La storia di Sam Bankman-Fried, da Warren Buffett delle criptovalute a bancarottiere in fuga, è l'ennesima disillusione per il mondo delle monete alternative: per come stanno le cose, però, sicuramente non sarà l'ultima.

di Giulia Ricca

Foto di Alex Wong via Getty Images

«Bitcoin non ha futuro come network di pagamento», dichiarò lo scorso maggio Sam Bankman-Fried, adducendo le vaghe argomentazioni di una persona poco informata sull’argomento: è lento, consuma troppa energia, è destinato a cedere il passo ai network «proof of stake», che non inquinano e sono più efficienti. Allora, Sam Bankman-Fried era ancora Ceo di FTX, uno degli exchange di criptovalute più grandi del mondo, fondato in seguito a una grande accumulazione di capitale tramite attività di trading e arbitraggio. L’imprenditore Sam diceva di avere molto a cuore il nostro futuro. Questo ventinovenne «vegano dai capelli arruffati», come lo descrisse una giornalista estasiata in una intervista di CNBC che si trova ancora su YouTube, era determinato fin da piccolo a diventare ricco, ma non per le ragioni che ci si potrebbe aspettare. Sam voleva diventare ricco per altruismo. Il suo intento era tenere per sé l’1 per cento del suo capitale (più di 15 miliardi di dollari) e donare tutto il resto alle cause che riteneva più importanti: il cambiamento climatico, il benessere animale, la gestione delle pandemie (in più di una intervista Sam è apparso ossessionato dal pensiero di nuove pandemie incombenti: «dobbiamo iniziare a prepararci adesso», dice in una video registrazione abbrancando una mascherina chirurgica). Sam era diventato il secondo più grande finanziatore del Partito democratico statunitense, dopo George Soros. Un pacchetto di 27 milioni di dollari chiamato «The Future Fund» doveva essere destinato alla causa del cambiamento climatico e «alle prospettive dell’umanità a lungo termine». Pare che anche il World Economic Forum abbia ricevuto donazioni da Bankman-Fried, anche se nelle ultime ore ogni riferimento a FTX è scomparso dal sito dell’organizzazione. Sam era «il cavaliere bianco delle cripto», «il nuovo Warren Buffett» secondo una copertina di Fortune, un carismatico giovane miliardario incensato da Forbes, e aveva molti fedeli ammiratori tra gli investitori retail.
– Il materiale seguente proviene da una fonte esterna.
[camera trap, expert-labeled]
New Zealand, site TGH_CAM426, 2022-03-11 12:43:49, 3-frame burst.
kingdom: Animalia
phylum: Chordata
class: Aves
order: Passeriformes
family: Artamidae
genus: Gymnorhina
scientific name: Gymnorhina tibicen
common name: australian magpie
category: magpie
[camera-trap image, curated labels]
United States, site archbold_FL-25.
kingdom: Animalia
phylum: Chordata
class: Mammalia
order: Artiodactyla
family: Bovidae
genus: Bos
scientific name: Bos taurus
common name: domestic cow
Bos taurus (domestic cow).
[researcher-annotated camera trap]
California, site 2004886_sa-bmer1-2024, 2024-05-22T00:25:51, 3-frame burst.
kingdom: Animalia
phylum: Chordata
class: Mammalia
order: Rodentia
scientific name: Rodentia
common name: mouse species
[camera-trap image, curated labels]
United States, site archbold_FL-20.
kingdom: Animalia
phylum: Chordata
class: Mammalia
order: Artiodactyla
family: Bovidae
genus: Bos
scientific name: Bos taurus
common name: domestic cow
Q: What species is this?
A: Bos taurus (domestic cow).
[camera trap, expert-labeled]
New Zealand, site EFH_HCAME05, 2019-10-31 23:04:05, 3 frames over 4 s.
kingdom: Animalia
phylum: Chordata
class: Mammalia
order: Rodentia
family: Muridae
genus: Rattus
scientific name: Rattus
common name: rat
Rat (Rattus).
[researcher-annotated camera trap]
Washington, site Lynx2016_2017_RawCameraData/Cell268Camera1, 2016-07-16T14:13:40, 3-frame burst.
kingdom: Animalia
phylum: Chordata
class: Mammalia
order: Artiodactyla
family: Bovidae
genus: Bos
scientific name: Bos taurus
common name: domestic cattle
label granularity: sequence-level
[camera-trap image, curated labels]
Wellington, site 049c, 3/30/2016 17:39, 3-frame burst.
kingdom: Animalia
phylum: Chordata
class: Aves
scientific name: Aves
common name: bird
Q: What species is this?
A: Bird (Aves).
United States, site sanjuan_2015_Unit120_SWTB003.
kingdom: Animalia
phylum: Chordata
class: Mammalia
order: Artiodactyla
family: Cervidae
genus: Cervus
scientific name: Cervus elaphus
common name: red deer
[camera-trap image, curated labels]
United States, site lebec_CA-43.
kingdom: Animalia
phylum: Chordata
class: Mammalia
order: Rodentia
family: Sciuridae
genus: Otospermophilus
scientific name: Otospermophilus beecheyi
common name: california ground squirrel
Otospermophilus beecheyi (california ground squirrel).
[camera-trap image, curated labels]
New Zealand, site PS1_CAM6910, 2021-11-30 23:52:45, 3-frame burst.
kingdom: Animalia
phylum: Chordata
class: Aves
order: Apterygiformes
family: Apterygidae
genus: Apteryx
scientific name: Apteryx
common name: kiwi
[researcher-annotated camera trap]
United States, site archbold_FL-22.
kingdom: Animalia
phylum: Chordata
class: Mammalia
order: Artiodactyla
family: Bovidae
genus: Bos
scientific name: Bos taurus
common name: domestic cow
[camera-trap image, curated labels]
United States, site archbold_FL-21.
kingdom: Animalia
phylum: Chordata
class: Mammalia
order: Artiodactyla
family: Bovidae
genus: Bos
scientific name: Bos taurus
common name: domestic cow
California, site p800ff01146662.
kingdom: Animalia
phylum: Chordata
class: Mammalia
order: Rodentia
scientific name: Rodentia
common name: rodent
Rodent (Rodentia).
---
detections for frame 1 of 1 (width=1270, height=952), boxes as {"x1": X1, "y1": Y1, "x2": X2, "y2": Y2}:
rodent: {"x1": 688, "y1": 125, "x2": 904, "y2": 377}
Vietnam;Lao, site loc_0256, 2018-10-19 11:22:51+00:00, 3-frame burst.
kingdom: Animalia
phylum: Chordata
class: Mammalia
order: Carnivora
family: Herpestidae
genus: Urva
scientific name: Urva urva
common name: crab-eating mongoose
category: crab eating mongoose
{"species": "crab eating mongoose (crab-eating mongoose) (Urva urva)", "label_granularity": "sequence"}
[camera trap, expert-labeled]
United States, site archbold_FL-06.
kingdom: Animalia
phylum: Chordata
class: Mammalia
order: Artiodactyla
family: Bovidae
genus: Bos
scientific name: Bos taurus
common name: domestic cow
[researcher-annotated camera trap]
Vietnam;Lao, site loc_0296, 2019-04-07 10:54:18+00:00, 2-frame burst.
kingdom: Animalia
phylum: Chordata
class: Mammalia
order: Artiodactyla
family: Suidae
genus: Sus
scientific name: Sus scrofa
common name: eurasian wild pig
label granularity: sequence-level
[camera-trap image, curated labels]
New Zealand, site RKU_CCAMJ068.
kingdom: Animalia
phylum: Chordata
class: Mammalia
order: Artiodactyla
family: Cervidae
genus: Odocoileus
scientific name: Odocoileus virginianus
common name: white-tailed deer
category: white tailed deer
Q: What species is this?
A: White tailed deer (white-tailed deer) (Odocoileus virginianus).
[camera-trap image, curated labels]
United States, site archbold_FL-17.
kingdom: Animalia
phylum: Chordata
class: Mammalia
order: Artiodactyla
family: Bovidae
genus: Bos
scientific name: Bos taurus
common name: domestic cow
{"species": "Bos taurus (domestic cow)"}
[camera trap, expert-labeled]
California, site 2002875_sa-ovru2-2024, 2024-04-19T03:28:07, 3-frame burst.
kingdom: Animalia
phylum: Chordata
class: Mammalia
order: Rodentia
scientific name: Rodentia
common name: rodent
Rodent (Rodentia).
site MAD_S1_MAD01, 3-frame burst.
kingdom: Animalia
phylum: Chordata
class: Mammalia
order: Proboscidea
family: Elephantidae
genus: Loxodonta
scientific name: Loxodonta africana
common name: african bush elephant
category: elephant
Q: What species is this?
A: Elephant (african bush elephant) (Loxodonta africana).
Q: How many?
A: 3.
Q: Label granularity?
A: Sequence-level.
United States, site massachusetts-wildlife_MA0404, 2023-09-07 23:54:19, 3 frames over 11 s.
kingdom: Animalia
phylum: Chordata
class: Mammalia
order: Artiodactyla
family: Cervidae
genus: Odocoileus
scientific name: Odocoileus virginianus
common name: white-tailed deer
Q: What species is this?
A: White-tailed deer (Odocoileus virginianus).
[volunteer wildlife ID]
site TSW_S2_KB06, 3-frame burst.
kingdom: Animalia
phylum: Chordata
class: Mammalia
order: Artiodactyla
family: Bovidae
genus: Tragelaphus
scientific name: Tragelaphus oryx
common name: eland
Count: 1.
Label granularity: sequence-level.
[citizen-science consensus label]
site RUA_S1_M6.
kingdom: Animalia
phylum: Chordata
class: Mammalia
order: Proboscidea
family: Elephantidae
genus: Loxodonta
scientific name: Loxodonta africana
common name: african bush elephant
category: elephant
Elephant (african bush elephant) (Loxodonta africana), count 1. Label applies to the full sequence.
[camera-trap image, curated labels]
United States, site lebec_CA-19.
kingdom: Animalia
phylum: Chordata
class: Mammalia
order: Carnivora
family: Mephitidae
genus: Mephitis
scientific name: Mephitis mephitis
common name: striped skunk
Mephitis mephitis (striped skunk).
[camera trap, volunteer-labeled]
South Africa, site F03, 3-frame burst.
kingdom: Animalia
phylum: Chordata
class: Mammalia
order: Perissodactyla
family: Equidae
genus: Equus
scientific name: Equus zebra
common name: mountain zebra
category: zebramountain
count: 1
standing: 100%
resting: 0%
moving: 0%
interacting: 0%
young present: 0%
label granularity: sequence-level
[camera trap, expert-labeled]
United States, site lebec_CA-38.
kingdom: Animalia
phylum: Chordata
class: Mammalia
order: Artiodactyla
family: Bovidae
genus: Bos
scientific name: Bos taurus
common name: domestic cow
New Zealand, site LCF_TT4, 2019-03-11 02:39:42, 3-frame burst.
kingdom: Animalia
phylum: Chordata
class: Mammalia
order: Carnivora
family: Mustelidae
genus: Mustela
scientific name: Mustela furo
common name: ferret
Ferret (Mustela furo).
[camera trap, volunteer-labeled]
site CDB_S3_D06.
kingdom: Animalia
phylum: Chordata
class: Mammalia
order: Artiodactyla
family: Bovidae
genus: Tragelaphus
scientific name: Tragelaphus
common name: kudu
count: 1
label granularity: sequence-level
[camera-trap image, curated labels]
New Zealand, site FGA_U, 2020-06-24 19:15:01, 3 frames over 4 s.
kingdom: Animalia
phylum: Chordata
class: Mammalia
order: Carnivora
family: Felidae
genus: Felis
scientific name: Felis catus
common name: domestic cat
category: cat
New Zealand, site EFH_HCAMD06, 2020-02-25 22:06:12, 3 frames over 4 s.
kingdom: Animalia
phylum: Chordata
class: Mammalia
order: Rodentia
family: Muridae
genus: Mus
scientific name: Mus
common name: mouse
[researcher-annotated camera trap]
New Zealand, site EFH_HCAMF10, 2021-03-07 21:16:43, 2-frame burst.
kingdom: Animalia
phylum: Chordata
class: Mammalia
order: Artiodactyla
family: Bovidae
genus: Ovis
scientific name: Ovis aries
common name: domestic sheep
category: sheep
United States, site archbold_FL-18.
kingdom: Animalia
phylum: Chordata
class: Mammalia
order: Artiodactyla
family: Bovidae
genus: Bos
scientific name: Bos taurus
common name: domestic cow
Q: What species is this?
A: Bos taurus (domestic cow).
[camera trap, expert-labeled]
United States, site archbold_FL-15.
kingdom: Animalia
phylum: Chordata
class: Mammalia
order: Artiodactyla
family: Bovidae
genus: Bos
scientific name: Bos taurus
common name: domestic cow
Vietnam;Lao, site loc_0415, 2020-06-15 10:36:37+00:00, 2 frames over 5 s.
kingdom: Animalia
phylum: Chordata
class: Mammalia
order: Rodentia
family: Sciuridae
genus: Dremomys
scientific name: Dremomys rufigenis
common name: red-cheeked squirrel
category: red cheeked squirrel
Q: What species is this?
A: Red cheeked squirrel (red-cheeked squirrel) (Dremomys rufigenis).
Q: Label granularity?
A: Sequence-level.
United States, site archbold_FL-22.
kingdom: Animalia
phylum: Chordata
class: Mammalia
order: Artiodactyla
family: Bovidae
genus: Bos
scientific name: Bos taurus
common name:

Ma l’impero costruito da Sam non era destinato ad avere un futuro. Nel giro di pochi giorni una cascata di eventi si è conclusa con il crollo di FTX e accuse penali contro Bankman-Fried. Il 2 novembre è venuto alla luce che Alameda Research, la società di trading fondata da Bankman-Fried, deteneva un terzo della sua liquidità in FTT, il token associato all’exchange di FTX; in seguito alla notizia il 6 novembre Changpeng Zao, CEO dell’exchange rivale Binance, ha annunciato in un tweet che avrebbe liquidato gli FTT nel suo bilancio; gli utenti di FTX spaventati sono corsi a prelevare in massa i fondi dall’exchange; si sono sparse voci di una «pausa» dei prelievi da parte di FTX; Changpeng Zao ha detto di voler comprare (con una sorta di bail out) FTX, ma si è tirato indietro dopo aver dato un’occhiata ai bilanci dell’exchange. Bankman-Fried, che nei giorni precedenti twittava ancora che i fondi degli utenti erano al sicuro, ha dichiarato bancarotta dopo alcune ore. Tutto il popolo cripto (ma non il mondo Bitcoin) ha reagito incredulo e scioccato, alcuni cripto influencer hanno pianto in diretta YouTube per questa ennesima, enorme disillusione.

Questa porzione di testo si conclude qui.